This single-site, open-label pilot study evaluates the safety, feasibility, and potential durability of the TEMMA procedure (Targeted Embolization for Migraine Management), an endovascular treatment strategy targeting meningeal arterial contributors to migraine. Adults aged 18-60 with refractory migraine despite prior preventive therapies are eligible. The study assesses migraine outcomes over 12 months using patient-reported headache frequency, pain intensity, acute medication use, migraine-related disability (MIDAS), and quality-of-life measures (MSQ v2.1).
This is an investigator-initiated, prospective, single-site, open-label pilot study designed to evaluate the safety, feasibility, and potential durability of the TEMMA procedure (Targeted Embolization for Migraine Management), an endovascular treatment approach targeting meningeal arterial contributors to migraine symptoms. TEMMA represents a structured clinical program applying endovascular treatment principles to patients with refractory migraine. Participants undergo a baseline assessment period that includes prospective headache diary collection, capturing headache presence, pain intensity, and acute medication use, along with baseline migraine-related disability and quality-of-life assessments. Endovascular treatment is performed as part of the TEMMA program using FDA-cleared devices in accordance with institutional clinical practice. Procedural techniques, vessel selection, materials, adjunctive assessments, and treatment sequencing are determined by the treating physician and are not fully standardized within this pilot study. Adjunctive assessments, which may include intra-procedural physiologic or pharmacologic evaluations, may be performed at the discretion of the treating physician to inform clinical decision-making but are not required for study participation and are not used as mandatory eligibility criteria. Participants are followed longitudinally with serial headache diary data and standardized patient-reported outcome measures collected at predefined intervals through 12 months following treatment. The primary endpoint is change in monthly headache days compared with baseline. Secondary endpoints include changes in headache intensity, acute medication use, migraine-related disability, quality of life, and durability of symptom improvement.
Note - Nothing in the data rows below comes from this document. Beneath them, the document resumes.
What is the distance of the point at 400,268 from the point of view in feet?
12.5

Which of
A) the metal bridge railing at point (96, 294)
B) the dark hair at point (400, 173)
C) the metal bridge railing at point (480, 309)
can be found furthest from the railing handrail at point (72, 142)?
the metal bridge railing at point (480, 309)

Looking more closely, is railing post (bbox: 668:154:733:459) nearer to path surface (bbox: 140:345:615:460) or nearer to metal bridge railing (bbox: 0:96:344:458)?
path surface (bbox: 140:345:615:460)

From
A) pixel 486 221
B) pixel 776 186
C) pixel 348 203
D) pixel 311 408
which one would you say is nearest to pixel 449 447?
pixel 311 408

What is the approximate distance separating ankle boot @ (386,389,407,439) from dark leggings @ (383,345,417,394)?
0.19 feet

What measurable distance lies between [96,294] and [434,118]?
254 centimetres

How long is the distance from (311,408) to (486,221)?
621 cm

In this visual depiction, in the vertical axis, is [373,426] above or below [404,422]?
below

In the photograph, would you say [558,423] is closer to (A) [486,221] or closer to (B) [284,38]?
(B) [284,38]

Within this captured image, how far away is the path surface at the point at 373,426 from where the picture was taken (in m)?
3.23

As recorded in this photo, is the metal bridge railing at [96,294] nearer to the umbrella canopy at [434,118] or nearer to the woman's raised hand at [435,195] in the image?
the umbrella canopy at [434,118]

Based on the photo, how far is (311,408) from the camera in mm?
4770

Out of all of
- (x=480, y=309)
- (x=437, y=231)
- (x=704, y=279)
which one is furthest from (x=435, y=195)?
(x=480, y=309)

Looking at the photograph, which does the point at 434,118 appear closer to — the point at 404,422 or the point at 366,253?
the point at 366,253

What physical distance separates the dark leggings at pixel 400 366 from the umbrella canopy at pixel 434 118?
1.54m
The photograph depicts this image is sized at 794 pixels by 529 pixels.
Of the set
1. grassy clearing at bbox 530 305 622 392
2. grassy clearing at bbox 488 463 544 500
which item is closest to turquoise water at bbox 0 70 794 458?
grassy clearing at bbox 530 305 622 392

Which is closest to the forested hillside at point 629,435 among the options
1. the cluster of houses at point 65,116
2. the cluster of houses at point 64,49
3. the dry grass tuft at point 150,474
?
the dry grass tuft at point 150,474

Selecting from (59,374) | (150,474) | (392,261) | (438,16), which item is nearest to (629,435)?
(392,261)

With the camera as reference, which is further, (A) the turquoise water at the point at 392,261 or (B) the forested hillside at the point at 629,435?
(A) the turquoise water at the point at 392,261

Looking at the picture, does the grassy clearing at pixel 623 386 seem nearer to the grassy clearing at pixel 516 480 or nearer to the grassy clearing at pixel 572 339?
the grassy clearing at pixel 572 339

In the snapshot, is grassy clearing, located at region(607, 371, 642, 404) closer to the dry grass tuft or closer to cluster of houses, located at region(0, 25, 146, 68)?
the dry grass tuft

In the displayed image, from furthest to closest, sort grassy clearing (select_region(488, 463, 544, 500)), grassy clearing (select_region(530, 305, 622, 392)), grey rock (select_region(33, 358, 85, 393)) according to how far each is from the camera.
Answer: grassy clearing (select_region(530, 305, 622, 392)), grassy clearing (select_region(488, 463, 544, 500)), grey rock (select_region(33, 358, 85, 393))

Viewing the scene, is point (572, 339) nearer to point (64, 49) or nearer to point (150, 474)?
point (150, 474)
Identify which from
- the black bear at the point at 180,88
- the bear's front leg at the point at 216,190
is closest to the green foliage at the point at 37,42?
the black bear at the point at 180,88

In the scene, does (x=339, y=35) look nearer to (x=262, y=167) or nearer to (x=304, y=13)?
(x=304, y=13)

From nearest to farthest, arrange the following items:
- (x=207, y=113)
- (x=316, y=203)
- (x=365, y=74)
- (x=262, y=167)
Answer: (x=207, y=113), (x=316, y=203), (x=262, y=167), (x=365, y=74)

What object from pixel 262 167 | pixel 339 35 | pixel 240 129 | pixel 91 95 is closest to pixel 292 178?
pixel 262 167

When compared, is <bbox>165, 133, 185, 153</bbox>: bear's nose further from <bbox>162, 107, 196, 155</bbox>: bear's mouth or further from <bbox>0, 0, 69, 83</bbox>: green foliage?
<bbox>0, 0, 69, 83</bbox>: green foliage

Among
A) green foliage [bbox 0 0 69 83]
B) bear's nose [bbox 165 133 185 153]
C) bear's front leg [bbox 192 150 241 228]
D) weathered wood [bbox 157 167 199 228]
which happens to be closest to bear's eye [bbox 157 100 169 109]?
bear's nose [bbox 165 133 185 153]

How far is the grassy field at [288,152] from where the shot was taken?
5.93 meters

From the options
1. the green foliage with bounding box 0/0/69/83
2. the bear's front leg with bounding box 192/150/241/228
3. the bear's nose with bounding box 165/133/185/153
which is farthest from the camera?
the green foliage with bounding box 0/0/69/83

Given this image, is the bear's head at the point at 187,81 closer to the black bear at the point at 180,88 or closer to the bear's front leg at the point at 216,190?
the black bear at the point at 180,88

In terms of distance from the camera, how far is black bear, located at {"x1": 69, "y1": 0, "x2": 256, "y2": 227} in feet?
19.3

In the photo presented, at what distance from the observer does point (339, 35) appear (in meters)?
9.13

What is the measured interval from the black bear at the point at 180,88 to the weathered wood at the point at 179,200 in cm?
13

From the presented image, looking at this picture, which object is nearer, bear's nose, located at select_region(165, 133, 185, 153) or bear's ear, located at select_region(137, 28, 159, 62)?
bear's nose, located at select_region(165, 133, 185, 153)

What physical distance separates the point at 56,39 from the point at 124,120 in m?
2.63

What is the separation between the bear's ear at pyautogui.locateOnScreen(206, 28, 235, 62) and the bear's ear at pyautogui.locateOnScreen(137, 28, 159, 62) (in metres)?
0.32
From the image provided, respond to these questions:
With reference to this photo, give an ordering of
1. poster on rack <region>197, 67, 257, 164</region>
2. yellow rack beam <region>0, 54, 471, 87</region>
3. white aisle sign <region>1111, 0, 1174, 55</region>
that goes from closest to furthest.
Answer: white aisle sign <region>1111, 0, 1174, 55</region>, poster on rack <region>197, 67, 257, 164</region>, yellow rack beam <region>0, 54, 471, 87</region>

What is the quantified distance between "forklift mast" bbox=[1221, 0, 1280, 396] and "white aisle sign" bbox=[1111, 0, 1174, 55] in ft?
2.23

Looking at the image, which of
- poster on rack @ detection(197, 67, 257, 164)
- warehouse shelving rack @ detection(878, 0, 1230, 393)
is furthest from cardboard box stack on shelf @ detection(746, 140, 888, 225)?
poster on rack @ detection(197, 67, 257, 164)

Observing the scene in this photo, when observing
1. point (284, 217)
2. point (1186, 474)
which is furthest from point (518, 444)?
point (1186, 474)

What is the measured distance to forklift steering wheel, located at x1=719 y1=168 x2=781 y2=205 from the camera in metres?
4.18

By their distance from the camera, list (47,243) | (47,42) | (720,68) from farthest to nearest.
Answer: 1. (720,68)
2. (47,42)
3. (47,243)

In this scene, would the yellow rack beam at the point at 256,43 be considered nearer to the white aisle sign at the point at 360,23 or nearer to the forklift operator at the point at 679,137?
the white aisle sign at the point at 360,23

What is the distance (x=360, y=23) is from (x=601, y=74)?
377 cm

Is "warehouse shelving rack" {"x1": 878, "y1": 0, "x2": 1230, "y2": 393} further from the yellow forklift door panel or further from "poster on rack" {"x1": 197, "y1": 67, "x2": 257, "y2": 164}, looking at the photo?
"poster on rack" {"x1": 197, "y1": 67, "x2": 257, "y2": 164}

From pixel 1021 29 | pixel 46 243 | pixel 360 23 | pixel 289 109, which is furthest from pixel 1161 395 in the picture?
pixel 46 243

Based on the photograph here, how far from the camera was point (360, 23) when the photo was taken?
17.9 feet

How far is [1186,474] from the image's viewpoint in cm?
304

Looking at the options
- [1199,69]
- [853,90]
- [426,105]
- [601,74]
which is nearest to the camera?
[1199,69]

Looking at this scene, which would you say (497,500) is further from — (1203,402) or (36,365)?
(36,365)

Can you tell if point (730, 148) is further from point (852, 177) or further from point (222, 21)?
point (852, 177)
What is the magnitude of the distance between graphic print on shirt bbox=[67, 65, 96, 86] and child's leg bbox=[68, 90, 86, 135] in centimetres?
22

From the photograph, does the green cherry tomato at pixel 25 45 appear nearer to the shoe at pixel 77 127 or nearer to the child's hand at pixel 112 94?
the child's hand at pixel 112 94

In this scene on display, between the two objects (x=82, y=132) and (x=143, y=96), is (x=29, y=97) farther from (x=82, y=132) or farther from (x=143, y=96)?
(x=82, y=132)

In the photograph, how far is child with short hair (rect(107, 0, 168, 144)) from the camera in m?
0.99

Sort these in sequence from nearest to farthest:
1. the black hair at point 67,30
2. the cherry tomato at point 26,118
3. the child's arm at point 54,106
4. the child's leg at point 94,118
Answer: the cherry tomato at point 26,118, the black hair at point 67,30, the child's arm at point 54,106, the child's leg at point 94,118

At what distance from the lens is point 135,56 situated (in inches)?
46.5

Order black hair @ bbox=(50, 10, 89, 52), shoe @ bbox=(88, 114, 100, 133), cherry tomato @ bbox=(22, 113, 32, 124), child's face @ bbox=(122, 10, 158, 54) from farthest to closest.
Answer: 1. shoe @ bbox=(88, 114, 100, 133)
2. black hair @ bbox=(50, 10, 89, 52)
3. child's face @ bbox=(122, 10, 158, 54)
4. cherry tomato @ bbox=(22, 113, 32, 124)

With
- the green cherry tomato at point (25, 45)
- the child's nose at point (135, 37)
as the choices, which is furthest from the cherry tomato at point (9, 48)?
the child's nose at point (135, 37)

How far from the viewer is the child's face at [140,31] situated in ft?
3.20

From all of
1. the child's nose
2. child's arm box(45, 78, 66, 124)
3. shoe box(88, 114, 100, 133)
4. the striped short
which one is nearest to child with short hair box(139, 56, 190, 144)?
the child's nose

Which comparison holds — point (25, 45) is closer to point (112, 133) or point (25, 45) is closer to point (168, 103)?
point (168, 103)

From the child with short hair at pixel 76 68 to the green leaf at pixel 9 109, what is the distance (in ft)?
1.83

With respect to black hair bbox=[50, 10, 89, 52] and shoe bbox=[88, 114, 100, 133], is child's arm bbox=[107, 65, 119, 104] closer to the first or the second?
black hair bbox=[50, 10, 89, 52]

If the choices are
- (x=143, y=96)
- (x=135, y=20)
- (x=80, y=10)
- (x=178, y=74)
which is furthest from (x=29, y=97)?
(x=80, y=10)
Safety is monitored throughout the study through adverse event reporting with independent physician oversight.
Study Type
INTERVENTIONAL
Allocation
NA
Purpose
TREATMENT
Masking
NONE
Enrollment
25
Endovascular treatment targeting meningeal arterial contributors to migraine performed as part of the TEMMA procedure (Targeted Embolization for Migraine Management) using FDA-cleared devices. Procedural techniques and adjunctive assessments are individualized at the discretion of the treating physician and are not standardized within the study.
Cortex Neurovascular / TRA Union
Tacoma, Washington, United States
Change in Monthly Headache Days Post-Embolization
Change from baseline in the number of headache days per month following bilateral middle meningeal artery coil embolization, assessed via SMS-based headache diary.
Time frame: Baseline to 12 months post-embolization
Change in Headache Intensity
Change from baseline in average headache pain intensity (0-10 scale), assessed via SMS-based headache diary.
Time frame: Baseline to 12 months post-embolization
Change in Acute Medication Use
Change from baseline in the number of days with acute migraine medication use per month.
Time frame: Baseline to 12 months post-embolization.
Change in Migraine Disability Assessment (MIDAS) Score
Change from baseline in MIDAS score, a validated measure of migraine-related disability.
Time frame: Baseline to 3 months (assessed at 1, 3, 6, and 12 months).
Change in Migraine-Specific Quality of Life Questionnaire (MSQ v2.1) Score
Change from baseline in MSQ v2.1 score, a validated measure of migraine-specific quality of life.
Time frame: Baseline to 3 months (assessed at 1, 3, 6, and 12 months).
Time to Symptom Recurrence Following Lidocaine Testing
Duration of symptom improvement (time to return to baseline headache frequency/intensity) after bilateral MMA lidocaine testing.
Time frame: Up to 4 weeks post-lidocaine testing.
Time to Symptom Recurrence Following Embolization
Duration of symptom improvement (time to return to baseline headache frequency/intensity) after bilateral MMA coil embolization.
Time frame: Up to 12 months post-embolization.